Maniant la carotte après le bâton, il a toutefois lancé l’idée selon laquelle « un règlement politique pourrait inclure des éléments venu à la fois du camp taliban et du gouvernement afghan » mais a ajouté « que personne ne sait si cela pourra advenir un jour, ni quand ». Revenant alors à son corps de doctrine, il a martelé que c’était au peuple afghan « de prendre en main son avenir » et de « fonder une paix durable », répétant : « Nous n’allons pas redevenir des constructeurs de nations, nous tuons des terroristes. » Et d’ajouter, avec en toile de fond les 54 milliards de dollars que dépensent annuellement les Etats-Unis en Afghanistan : « Notre aide n’est pas un chèque en blanc. Le peuple américain entend voir se concrétiser de vraies réformes, de vrais progrès et de vrais résultats. Notre patience n’est pas sans limites. »
 
Le secrétaire d’Etat Rex Tillerson, intervenant à la suite du président, a déclaré que les Etats-Unis étaient prêts à négocier un accord de paix entre les talibans et Kaboul, accordant aux premiers une « légitimité politique » après des « négociations sans conditions préalables », mais avec une certitude : « Nous voulons démontrer clairement aux talibans qu’ils ne gagneront pas sur le terrain de la guerre ». Pourtant, les talibans se sont emparés début août de la localité stratégique de Mirzawalang, dans le nord du pays.

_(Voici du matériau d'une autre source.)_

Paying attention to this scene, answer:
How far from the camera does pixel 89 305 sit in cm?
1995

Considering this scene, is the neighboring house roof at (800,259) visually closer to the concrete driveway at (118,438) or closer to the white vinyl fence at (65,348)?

Tillerson en a appelé aux pays voisins, en particulier au Pakistan « qui a grandement souffert du terrorisme » et à l’Inde, pour « aider à la modernisation politique et économique ». Le secrétaire général de l’OTAN, Jens Stoltenberg, saluant le discours présidentiel, a martelé que « l’Aghanistan ne redeviendra pas un sanctuaire pour terroristes ».
 

Ne pas répéter en Afghanistan, base arrière du terrorisme, l’erreur du retrait précipité d’Irak

 
Le discours de Donald Trump a pu décevoir ses partisans qui durant la campagne avaient été séduits par ses appels à faire cesser les coûteuses expéditions étrangères. Le président a d’ailleurs légitimé l’impatience des Américains après seize années de guerre afghane sans solution en vue : « Je partage la frustration du peuple américain au sujet de cette politique étrangère qui a dépensé trop de temps, trop d’énergie, trop d’argent et, par-dessus tout, trop de vies. » Mais il a enchaîné en assurant que « malgré (son) intuition initiale » qui lui commandait un retrait, il ne peut « pas répéter en Afghanistan les erreurs que nos dirigeants ont commises en Irak », où un retrait précipité avant la consolidation politique a déchaîné la désintégration du pays. « En Afghanistan comme au Pakistan, les intérêts des Etats-Unis sont clairs : nous devons enrayer la résurgence de bases arrières permettant aux terroristes de menacer l’Amérique », a-t-il dit, soulignant que dans ces deux pays vingt organisations terroristes étrangères étaient actives.
 
Reste que l’influence du conseiller Steve Bannon, limogé la semaine dernière, est bel et bien terminée, lui qui prônait une approche radicale en laissant les Afghans régler leur guerre civile. « M. Trump tombe dans le piège de ses prédécesseurs en croyant qu’une action militaire peut amener la paix en Afghanistan sans accord diplomatique général », écrit le spécialiste Rob Crilly dans le Telegraph de Londres.